The term overfitting usually describes fitting too complex a model to available data. But it is possible to overfit a model before there are any data.
An experimental design, such as a clinical trial, proposes some model to describe the data that will be collected. For simple, well-known models the behavior of the design may be known analytically. For more complex or novel methods, the behavior is evaluated via simulation.
If an experimental design makes strong assumptions about data, and is then simulated with scenarios that follow those assumptions, the design should work well. So designs must be evaluated using scenarios that do not exactly follow the model assumptions. Here lies a dilemma: how far should scenarios deviate from model assumptions? If they do not deviate at all, you don’t have a fair evaluation. But deviating too far is unreasonable as well: no method can be expected to work well when it’s assumptions are flagrantly violated.

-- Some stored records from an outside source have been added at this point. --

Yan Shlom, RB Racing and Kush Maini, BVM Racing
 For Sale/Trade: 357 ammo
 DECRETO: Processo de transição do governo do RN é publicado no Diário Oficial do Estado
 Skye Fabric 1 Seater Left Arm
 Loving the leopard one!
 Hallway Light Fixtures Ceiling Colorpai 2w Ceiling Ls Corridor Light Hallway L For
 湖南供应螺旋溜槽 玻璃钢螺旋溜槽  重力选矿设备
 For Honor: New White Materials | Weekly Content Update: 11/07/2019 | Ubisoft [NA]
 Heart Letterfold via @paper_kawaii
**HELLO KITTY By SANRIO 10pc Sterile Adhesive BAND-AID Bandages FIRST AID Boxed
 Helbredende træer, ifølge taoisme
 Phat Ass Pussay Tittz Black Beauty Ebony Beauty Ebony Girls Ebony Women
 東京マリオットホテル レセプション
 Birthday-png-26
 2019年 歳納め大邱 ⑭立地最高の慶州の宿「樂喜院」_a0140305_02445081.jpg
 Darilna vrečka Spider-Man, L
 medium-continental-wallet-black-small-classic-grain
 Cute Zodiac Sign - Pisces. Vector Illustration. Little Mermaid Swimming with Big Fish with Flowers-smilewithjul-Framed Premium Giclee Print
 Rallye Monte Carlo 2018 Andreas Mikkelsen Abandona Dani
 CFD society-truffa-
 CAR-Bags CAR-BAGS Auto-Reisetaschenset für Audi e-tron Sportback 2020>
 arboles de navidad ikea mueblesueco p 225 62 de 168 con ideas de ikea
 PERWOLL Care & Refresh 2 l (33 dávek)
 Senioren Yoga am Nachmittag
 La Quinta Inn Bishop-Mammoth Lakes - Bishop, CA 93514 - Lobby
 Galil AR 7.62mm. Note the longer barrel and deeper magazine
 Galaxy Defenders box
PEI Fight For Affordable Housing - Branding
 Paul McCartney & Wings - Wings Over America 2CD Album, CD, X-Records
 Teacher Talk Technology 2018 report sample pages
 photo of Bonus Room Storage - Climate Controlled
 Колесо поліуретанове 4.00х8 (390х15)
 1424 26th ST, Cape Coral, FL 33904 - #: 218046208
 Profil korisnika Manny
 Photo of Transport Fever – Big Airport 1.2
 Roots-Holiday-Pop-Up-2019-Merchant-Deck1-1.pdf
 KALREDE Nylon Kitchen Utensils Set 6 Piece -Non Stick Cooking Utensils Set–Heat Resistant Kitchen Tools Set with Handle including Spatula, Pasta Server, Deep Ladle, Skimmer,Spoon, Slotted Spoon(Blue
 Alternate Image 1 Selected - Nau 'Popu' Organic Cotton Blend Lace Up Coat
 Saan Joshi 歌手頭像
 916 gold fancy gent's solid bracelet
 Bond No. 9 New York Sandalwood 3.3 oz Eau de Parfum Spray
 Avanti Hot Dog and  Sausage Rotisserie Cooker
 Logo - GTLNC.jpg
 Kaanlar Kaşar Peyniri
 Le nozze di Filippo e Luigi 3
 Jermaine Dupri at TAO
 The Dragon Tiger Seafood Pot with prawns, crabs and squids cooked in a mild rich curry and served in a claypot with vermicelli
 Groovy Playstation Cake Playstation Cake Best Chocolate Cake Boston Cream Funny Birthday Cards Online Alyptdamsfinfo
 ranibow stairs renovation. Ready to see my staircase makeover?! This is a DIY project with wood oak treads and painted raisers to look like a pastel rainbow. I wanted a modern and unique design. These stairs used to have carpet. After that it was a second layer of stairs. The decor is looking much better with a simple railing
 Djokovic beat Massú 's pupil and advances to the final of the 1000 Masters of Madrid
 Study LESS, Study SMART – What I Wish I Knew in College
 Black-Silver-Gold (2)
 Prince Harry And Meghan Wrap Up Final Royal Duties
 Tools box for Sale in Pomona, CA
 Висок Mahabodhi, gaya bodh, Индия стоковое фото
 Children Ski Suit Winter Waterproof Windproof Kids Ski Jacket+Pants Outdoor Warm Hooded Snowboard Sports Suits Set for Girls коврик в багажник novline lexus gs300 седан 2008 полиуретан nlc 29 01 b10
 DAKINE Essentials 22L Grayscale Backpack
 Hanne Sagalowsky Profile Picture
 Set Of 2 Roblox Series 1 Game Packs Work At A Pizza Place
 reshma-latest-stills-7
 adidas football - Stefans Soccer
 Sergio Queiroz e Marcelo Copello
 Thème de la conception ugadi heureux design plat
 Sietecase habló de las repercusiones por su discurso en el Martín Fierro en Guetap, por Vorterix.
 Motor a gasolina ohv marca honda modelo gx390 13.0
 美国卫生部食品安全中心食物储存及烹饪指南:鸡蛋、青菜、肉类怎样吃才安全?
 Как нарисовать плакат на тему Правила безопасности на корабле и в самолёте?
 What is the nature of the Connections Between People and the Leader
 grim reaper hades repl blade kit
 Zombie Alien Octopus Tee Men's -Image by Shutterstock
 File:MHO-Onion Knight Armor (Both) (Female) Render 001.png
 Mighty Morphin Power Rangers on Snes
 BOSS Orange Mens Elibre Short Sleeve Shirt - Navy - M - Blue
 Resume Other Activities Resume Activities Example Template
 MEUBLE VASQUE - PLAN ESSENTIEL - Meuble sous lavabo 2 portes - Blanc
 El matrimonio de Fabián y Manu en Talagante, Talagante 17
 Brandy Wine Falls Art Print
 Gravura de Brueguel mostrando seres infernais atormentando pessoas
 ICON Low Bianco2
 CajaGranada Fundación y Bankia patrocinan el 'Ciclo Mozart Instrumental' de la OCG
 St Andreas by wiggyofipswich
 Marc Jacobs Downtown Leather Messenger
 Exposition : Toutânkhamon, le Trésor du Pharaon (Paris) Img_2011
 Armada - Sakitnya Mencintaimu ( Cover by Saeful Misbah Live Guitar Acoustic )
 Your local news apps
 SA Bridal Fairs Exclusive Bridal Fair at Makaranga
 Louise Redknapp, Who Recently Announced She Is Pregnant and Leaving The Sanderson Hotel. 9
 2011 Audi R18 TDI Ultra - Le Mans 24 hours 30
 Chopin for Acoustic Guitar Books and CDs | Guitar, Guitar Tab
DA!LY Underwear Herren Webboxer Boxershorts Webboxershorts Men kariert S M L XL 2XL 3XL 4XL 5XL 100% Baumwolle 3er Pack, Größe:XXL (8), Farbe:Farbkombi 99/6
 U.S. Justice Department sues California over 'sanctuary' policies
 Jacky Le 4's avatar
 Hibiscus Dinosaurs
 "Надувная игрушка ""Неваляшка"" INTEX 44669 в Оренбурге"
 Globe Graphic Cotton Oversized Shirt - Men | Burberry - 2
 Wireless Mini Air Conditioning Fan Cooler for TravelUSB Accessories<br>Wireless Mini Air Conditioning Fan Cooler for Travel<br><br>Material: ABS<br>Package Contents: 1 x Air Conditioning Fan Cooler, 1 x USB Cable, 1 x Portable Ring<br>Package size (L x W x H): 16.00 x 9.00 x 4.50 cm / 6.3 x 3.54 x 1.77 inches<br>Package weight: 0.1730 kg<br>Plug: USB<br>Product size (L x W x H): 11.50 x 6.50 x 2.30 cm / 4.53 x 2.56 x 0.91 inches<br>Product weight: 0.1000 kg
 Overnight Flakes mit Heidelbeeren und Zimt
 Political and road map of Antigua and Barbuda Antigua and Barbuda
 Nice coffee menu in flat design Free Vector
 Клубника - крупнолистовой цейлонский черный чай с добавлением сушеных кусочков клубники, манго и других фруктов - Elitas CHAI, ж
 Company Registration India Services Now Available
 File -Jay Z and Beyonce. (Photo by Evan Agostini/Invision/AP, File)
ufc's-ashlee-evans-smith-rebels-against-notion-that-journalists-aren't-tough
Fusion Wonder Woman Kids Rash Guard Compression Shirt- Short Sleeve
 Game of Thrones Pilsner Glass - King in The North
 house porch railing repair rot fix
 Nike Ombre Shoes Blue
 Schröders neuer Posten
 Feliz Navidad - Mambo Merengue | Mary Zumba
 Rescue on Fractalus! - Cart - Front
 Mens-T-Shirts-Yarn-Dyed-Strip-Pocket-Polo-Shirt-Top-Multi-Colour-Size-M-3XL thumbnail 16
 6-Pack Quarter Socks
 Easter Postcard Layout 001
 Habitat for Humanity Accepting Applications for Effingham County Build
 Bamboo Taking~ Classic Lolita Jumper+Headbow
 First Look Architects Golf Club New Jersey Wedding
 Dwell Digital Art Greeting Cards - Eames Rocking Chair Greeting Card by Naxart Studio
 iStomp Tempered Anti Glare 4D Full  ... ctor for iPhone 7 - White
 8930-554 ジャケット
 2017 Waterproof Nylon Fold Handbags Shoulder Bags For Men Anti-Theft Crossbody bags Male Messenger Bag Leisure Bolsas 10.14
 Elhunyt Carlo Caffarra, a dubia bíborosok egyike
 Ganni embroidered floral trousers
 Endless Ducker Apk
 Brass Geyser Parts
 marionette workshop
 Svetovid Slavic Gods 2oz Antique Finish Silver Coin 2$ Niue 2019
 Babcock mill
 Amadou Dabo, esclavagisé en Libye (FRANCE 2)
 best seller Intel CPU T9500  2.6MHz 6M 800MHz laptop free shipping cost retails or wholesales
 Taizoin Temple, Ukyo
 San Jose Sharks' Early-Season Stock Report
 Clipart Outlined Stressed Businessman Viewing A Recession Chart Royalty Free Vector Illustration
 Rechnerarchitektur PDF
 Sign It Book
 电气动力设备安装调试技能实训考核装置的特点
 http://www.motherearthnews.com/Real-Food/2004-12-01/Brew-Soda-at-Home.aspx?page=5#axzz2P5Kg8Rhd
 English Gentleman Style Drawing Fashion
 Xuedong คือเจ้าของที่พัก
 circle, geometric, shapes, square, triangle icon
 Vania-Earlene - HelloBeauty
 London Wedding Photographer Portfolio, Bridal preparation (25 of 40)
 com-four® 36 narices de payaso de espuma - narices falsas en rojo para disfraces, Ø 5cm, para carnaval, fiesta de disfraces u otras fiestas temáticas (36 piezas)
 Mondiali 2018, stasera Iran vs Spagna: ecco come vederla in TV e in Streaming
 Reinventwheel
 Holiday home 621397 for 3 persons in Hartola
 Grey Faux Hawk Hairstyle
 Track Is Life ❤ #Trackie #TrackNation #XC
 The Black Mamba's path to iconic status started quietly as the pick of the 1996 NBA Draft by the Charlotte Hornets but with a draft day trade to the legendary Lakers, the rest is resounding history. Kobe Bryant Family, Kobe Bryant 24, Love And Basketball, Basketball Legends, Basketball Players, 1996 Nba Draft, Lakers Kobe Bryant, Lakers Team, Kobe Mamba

With complex designs, it may not be clear to what extent scenarios deviate from modeling assumptions. The method may be robust to some kinds of deviations but not to others. Simulation scenarios for complex designs are samples from a high dimensional space, and it is impossible to adequately explore a high dimensional space with a small number of points. Even if these scenarios were chosen at random—which would be an improvement over manually selecting scenarios that present a method in the best light—how do you specify a probability distribution on the scenarios? You’re back to a variation on the previous problem.
Once you have the data in hand, you can try a complex model and see how well it fits. But with experimental design, the model is determined before there are any data, and thus there is no possibility of rejecting the model for being a poor fit. You might decide after its too late, after the data have been collected, that the model was a poor fit. However, retrospective model criticism is complicated for adaptive experimental designs because the model influenced which data were collected.
This is especially a problem for one-of-a-kind experimental designs. When evaluating experimental designs — not the data in the experiment but the experimental design itself—each experiment is one data point. With only one data point, it’s hard to criticize a design. This means we must rely on simulation, where it is possible to obtain many data points. However, this brings us back to the arbitrary choice of simulation scenarios. In this case there are no empirical data to test the model assumptions.
My younger brother did his math MS testing the robustness of a watershed fishery model (fish in a stream). His approach was to first determine which parts of the model were most sensitive to random input data perturbations, then repeat the analysis with various combinations of input perturbations.
The sensitivities he found were then individually tested against incoming data, to see which perturbations existed in nature, and their effect(s). This approach permitted some very subtle interactions to be detected and quantified, then correlated with the model.
When perturbation analysis revealed sensitivities, my brother was free to tailor synthetic input data sets with the goal of intentionally breaking the model. If successful, the data was then compared to the available input data to determine the likelihood of such events in nature.
Not only did the model survive the analysis, it also became “the most thoroughly tested model of its kind” (whatever that means).
One key aspect was that the model was based on years of observational data (and years of computer time), with more data arriving about 4 times each year, greatly reducing the risks associated with partitioning existing data for use in test sets.
About 3 years after my brother’s graduation, the stream being modeled experienced an unprecedented drought. The perturbation testing of the individual inputs had indeed individually tested the affected input parameters to this degree, but not as a complete set.
Based on the robustness testing, the model was trusted enough to be used as a guide to predict the stream’s recovery, and to evaluate what actions, if any, would be most helpful, and, more importantly, which should be avoided.
The model did predict very well the path of the recovery in the relatively small area it covered. My take-away from this is that no only was the initial model itself of unusually great quality, but that it was the testing my brother did that built trust in the model. The model itself was groundbreaking (the most complex and comprehensive micro-ecological model of its time), which was what directly motivated the innovative testing my brother developed and performed.
What’s “fair to the model” may not be the best perspective: Perhaps “identify, quantify and test the model’s weaknesses” may be more useful.
Your description of your brother’s model had several phrases that warm my heart: “robustness,” “years of observational data”, “thoroughly tested.”
Those things are missing from the kind of experimental design that I’m criticizing.
If I understand rightly, this seems analogous to the problem of perception and learning in general.
Making sense of what you see requires not only models to fit to the data, but for your eyes and attention to be focused on the right part of the scene to gather the necessary data to confirm or refute these models. Different models will require different data, guiding our attention providing us with a feedback loop between collecting data and forming models.
In the brain, this loop is rapid and continuous. When conducting research studies, less so.